I'm currently building a CI tool (which will hopefully be open sourced once I get approval from our legal department) with a colleague of mine who mostly chose to use Rust because he needed an excuse to learn it...
I'm just learning it, so I'm not (yet, at least ) doing anything awesome with it.
As for why Rust in particular, over the years I've convinced myself that software quality is one of the big ails of, well, anything which concerns itself with the creation of SW. Which is more or less anything these days in technical professions. Strong static typing, memory safety, data race freedom etc. are of course no panacea, but are at least IMHO a step in the right direction.
FWIW, I also think Haskell is totally awesome, but with my background in mostly procedural/OO languages and with small kids at home, I feel I cannot at the moment afford the time to become really productive in a pure lazy functional language in a reasonable time frame.
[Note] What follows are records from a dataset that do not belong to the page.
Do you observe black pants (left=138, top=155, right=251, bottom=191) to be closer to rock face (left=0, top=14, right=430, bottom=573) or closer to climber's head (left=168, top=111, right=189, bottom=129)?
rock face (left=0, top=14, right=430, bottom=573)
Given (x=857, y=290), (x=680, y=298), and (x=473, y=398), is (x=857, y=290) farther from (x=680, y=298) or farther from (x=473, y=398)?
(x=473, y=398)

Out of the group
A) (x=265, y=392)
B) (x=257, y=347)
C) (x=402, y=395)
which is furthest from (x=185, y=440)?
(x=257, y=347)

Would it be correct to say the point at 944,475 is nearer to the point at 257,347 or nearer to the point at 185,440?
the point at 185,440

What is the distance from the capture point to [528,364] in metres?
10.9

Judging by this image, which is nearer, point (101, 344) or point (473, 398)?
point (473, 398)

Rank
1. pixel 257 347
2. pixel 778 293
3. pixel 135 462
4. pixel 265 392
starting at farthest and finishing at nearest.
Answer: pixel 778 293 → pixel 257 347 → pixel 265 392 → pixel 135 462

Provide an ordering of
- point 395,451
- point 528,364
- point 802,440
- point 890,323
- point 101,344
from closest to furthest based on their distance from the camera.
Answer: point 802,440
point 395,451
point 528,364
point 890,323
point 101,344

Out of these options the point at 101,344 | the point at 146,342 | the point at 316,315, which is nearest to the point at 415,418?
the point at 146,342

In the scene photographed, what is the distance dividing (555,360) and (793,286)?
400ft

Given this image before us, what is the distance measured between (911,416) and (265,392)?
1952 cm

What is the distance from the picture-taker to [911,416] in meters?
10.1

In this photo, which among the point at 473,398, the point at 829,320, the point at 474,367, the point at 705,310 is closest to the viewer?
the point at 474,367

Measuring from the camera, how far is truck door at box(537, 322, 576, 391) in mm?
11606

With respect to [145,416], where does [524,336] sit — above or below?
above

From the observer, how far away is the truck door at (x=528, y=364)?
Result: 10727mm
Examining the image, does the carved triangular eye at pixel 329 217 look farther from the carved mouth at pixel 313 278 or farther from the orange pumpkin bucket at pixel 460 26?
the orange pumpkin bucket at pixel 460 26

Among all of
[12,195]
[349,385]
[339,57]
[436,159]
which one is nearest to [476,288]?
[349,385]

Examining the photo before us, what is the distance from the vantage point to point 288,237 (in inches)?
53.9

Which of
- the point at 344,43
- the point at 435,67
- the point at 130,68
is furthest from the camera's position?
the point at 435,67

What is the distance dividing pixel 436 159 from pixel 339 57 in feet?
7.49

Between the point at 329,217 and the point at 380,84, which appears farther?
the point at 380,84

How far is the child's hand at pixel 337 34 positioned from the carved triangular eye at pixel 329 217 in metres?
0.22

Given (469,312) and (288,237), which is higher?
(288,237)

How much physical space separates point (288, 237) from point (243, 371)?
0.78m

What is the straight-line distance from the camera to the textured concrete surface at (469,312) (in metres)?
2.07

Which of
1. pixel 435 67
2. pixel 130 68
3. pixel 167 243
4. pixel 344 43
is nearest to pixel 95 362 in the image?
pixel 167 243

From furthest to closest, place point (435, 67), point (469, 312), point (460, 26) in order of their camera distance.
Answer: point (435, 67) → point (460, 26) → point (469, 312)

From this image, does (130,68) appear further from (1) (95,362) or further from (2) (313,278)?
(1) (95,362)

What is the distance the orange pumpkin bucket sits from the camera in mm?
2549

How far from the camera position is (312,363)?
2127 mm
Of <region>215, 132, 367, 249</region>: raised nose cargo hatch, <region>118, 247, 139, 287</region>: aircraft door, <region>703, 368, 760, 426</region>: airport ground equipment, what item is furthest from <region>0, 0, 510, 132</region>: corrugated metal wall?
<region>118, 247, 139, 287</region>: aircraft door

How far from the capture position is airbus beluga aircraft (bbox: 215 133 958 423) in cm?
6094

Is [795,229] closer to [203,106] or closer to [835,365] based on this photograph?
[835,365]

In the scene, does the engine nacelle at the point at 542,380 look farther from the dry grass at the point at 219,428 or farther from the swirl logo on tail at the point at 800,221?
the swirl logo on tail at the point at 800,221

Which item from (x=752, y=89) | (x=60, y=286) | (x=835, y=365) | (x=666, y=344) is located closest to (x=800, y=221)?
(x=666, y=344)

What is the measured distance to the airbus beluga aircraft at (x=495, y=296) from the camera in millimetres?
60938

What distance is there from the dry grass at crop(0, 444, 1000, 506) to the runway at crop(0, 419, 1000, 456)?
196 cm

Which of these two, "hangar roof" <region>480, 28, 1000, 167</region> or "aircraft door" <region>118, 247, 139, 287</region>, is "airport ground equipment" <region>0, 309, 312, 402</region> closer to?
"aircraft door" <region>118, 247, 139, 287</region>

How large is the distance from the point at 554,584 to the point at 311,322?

It's on my someday TODO list, though. Oh, and I'm somewhat of a speed freak. So hence Rust.
Amusingly, I'm in the reverse situation: loving working in Haskell and reeally want to try Rust but I just don't have the time.
For what it's worth, Haskell can be compiled to code that's quite fast. Somewhat unfortunately, the difference between GHC's vanilla output and its speed-optimized output can be quite vast, which I think gives the impression that the language or a given program is necessarily slow.